About this task:
Could you repeat the entries below exactly, but only from the line with "Arka Teker Poryası" through the line with "Metropol Parasol", and without any picture?

Records to process:

_ _ _

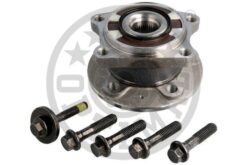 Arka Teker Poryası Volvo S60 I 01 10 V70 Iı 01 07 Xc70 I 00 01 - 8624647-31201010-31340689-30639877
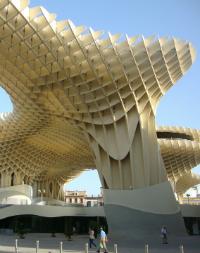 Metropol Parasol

_ _ _

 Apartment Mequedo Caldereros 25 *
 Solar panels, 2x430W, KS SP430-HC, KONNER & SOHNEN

_ _ _

Your response:
 Arka Teker Poryası Volvo S60 I 01 10 V70 Iı 01 07 Xc70 I 00 01 - 8624647-31201010-31340689-30639877
 Metropol Parasol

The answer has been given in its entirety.